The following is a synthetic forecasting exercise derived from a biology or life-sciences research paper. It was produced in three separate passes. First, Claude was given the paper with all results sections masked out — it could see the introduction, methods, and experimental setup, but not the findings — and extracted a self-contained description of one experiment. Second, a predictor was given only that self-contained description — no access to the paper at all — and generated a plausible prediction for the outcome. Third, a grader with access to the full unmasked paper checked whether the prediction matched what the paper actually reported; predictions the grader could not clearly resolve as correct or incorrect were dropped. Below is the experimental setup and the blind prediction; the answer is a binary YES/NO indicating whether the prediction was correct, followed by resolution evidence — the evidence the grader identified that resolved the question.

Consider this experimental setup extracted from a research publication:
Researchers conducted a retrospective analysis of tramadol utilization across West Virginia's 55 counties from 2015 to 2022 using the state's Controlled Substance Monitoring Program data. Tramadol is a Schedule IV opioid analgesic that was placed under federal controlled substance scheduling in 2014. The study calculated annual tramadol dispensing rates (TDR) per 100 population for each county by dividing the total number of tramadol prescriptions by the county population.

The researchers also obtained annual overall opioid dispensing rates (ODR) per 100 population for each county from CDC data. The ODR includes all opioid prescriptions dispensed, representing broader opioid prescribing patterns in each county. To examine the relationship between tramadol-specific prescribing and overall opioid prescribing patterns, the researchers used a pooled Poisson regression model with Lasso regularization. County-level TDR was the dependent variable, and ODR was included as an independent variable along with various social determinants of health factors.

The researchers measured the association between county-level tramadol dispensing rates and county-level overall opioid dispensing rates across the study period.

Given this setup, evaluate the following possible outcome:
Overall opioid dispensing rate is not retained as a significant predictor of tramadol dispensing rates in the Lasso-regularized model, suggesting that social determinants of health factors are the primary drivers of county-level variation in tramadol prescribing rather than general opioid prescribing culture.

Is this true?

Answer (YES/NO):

━━━━━━━━━━━━━━━━━━━━━━━━━━━━━━

### [EXERCISE DETAILS]
Please return all lines in the material above that include the word "experimental".

### [RESULT]
The following is a synthetic forecasting exercise derived from a biology or life-sciences research paper. It was produced in three separate passes. First, Claude was given the paper with all results sections masked out — it could see the introduction, methods, and experimental setup, but not the findings — and extracted a self-contained description of one experiment. Second, a predictor was given only that self-contained description — no access to the paper at all — and generated a plausible prediction for the outcome. Third, a grader with access to the full unmasked paper checked whether the prediction matched what the paper actually reported; predictions the grader could not clearly resolve as correct or incorrect were dropped. Below is the experimental setup and the blind prediction; the answer is a binary YES/NO indicating whether the prediction was correct, followed by resolution evidence — the evidence the grader identified that resolved the question.
Consider this experimental setup extracted from a research publication:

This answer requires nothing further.